It has been a challenging year, but we all got through it, didn’t we? And there were lots of good things that happened.
In December I learned that Kylie’s Ark: The Making of a Veterinarian had been chosen as a Kirkus Best Indie Book of 2017. I am enormously gratified at how this book just keeps on keeping on. When we published it, we knew the odds were against us. How could we expect a novel about a young veterinarian to not get lost in the million or more books that are published annually?
Thanks to readers who posted reviews on Amazon and Goodreads, reviewers at Kirkus who loved the book, and librarians across the nation who added it to their collections, Kylie’s Ark has done very well. Better than I could ever have expected. I am thrilled, humbled, and hopeful my next book will be as well-received.

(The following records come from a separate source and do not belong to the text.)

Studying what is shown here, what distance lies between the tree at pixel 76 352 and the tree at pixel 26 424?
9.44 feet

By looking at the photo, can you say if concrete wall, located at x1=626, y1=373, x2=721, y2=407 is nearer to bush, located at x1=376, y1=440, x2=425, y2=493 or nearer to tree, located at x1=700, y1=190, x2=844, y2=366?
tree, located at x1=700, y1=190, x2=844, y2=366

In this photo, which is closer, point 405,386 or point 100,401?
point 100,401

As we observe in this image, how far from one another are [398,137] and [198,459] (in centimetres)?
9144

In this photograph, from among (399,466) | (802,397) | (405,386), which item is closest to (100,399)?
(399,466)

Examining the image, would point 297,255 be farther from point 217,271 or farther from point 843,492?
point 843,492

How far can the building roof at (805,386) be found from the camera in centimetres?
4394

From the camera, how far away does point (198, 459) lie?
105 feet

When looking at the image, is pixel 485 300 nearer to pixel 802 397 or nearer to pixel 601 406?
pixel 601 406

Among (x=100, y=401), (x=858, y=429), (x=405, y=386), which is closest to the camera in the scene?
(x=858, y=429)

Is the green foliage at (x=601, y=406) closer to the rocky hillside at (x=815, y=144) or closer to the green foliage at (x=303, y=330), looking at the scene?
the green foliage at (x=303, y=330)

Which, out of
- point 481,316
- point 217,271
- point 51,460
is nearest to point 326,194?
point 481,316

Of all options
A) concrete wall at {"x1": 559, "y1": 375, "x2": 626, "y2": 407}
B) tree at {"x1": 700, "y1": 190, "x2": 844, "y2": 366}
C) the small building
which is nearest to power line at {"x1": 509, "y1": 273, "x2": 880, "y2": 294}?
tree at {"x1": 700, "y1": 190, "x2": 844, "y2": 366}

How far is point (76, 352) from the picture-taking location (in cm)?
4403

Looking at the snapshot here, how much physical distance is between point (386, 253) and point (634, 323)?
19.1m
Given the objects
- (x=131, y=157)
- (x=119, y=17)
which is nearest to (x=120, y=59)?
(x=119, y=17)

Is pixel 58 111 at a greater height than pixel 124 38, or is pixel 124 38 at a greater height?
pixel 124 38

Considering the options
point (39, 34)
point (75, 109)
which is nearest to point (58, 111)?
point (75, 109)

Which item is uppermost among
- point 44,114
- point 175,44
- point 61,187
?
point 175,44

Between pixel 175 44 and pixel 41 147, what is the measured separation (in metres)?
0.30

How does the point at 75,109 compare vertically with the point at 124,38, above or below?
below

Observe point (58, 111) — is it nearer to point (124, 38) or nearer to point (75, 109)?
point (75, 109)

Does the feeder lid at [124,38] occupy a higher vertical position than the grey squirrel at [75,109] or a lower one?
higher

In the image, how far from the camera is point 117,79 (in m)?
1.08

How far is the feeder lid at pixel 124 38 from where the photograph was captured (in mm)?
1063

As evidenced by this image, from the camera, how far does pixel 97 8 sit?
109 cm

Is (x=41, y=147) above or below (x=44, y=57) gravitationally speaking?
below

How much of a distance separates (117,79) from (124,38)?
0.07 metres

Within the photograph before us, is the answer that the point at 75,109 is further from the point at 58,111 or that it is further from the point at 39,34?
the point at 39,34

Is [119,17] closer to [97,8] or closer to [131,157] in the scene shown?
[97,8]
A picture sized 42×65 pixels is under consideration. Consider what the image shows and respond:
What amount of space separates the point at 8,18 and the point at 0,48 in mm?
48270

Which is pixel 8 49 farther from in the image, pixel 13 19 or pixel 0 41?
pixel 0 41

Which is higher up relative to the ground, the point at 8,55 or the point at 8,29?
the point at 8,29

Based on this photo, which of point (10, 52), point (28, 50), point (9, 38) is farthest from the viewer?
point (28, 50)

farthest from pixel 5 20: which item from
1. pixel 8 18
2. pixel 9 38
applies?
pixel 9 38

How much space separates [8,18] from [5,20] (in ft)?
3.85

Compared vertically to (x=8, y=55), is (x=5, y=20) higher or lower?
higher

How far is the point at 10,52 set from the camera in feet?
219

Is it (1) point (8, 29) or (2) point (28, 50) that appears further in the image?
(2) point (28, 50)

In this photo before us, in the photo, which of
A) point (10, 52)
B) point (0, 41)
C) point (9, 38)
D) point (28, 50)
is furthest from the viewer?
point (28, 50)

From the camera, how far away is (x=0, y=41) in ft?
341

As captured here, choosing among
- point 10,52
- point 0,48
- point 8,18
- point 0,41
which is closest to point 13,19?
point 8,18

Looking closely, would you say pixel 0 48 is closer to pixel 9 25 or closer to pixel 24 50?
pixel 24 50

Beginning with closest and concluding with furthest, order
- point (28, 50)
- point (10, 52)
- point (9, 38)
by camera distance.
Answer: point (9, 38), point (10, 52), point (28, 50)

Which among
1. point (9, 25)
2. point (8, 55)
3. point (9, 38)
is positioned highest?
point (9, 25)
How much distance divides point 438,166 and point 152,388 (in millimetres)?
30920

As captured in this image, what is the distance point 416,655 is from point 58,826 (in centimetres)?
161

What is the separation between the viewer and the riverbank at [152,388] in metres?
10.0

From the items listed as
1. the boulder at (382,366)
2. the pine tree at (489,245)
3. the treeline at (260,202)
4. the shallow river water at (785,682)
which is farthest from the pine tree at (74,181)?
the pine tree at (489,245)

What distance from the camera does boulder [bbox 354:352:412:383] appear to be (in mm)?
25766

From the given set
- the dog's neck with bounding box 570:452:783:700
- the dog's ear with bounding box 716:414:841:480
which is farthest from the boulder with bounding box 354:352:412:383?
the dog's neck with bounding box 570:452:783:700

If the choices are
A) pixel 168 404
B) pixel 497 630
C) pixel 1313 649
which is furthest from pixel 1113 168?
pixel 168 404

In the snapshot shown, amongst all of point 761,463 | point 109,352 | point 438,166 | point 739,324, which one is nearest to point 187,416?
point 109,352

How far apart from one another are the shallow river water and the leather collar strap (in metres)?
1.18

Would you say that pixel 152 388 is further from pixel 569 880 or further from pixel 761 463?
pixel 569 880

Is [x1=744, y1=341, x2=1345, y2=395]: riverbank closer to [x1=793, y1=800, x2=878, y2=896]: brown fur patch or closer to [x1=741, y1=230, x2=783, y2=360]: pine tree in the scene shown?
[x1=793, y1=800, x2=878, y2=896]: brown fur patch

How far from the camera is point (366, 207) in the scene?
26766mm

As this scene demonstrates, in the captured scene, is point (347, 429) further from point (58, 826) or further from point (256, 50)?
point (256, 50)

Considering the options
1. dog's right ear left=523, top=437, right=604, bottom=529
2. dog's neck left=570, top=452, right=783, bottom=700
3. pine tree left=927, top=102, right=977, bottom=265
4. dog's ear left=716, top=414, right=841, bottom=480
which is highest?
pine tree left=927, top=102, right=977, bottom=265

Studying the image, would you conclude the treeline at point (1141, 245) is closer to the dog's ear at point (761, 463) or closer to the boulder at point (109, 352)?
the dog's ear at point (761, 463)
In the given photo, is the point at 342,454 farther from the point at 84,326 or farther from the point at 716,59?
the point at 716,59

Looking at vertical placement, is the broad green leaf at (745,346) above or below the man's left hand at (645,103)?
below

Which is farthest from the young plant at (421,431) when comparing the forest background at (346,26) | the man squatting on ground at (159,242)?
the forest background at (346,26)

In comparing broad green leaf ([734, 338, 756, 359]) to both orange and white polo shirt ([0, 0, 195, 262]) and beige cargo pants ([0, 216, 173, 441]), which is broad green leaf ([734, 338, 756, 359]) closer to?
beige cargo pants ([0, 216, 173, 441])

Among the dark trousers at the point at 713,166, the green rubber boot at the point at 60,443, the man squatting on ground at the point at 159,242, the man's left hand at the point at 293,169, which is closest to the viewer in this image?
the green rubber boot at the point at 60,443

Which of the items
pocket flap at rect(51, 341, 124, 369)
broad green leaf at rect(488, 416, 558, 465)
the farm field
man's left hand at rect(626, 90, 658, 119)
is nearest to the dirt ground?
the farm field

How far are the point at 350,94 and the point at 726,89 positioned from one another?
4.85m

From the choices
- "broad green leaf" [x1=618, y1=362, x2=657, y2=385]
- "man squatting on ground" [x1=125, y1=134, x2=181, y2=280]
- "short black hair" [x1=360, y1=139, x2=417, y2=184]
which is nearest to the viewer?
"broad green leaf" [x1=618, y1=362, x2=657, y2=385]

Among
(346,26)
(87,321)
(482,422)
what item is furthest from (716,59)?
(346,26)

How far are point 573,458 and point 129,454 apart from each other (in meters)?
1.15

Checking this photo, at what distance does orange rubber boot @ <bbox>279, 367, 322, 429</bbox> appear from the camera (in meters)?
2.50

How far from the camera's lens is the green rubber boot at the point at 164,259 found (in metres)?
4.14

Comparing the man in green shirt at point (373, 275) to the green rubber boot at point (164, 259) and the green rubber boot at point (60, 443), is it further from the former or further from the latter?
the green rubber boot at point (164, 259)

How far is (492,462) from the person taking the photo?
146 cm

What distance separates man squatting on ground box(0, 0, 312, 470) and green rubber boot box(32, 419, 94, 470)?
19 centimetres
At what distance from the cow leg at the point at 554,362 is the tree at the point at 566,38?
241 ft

Books, I believe, educate us, soothe our pain, lift us to heights otherwise unattainable. These are a few I read in 2017. They kept me sane, they made me laugh, they elicited sighs and a deep sense of appreciation. All of them made me more attuned to the plight of others.
1. American Wolf: A True Story of Survival and Obsession in the West by Nate Blakeslee: This is the story of O-Six, the alpha female of Yellowstone’s Lamar Valley wolf pack, the most photographed and surely the most beloved wolf in America. She was killed by a trophy hunter.
2. The Second Mrs. Hockaday by Susan Rivers: Inspired by a true story of a woman who bore an illegitimate child while her husband was away, the author has turned this sparse bit of Civil War history into a tale of enduring love that triumphs over the devastation wrought by war.
3. The Good People by Hannah Kent: This author just gets better and better. Set in the 1820s in Ireland, it’s the story of a woman left to care for her severely disabled grandson. Wow.
4. The Temple Tiger and More Man-Eaters of Kumaon by Jim Corbett: When a tiger turned man-eater in the foothills of the Himalayan Mountains, the people waited in stoic silence for someone to rid them of the scourge. Jim Corbett, British-Indian hunter and tracker-turned-conservationist, was that someone.
5. News of the World by Paulette Jiles: Captain Jefferson Kyle Kidd may be the most endearing protagonist ever created. Tasked with returning a ten-year-old white girl recaptured from an Indian tribe to her relatives, these two unlikely characters set out on a four hundred mile journey.
6. A Certain Age by Beatriz Williams: What a cast of characters: the beautiful Mrs. Teresa Marshall who loves a man twenty years younger, Teresa’s brother, Ox, a man in desperate need of financial rescue, war hero Octavian Rofrano who falls in love with the girl Ox plans to marry. The plot is intricate, the love scenes sensuous, the characters so true you want to invite them to dinner, just to see them interact.
7. Prisoners of Geography by Tim Marshall: Ever wonder why the United States is an economic power house, and Brazil, approximately the same size as the U.S., is not? Why France is a major European power and Spain is not? Why Russia is constantly seeking to expand its territory? This book will tell you.
All books are not meant for all people. We have different tastes. These are some I loved. What I learned from them has changed me, and isn’t that what reading is all about.